DIRECTION:
Print the data below word for word, omitting the pictures.

[Recorded data]
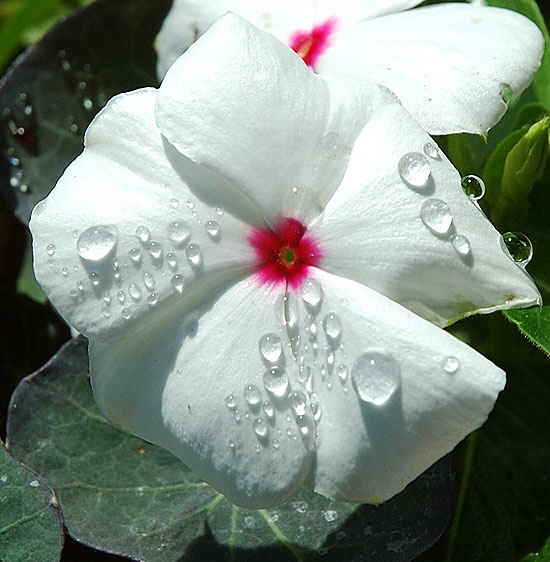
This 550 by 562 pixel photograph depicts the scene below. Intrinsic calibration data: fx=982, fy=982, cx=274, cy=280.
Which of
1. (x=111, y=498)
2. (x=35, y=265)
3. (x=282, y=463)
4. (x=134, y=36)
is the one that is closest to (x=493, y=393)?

RIGHT ANSWER:
This 550 by 562 pixel photograph depicts the scene below. Intrinsic calibration data: fx=982, fy=982, cx=274, cy=280.
Which of
1. (x=111, y=498)
2. (x=35, y=265)
3. (x=282, y=463)
4. (x=134, y=36)
is the one that is closest to (x=493, y=393)?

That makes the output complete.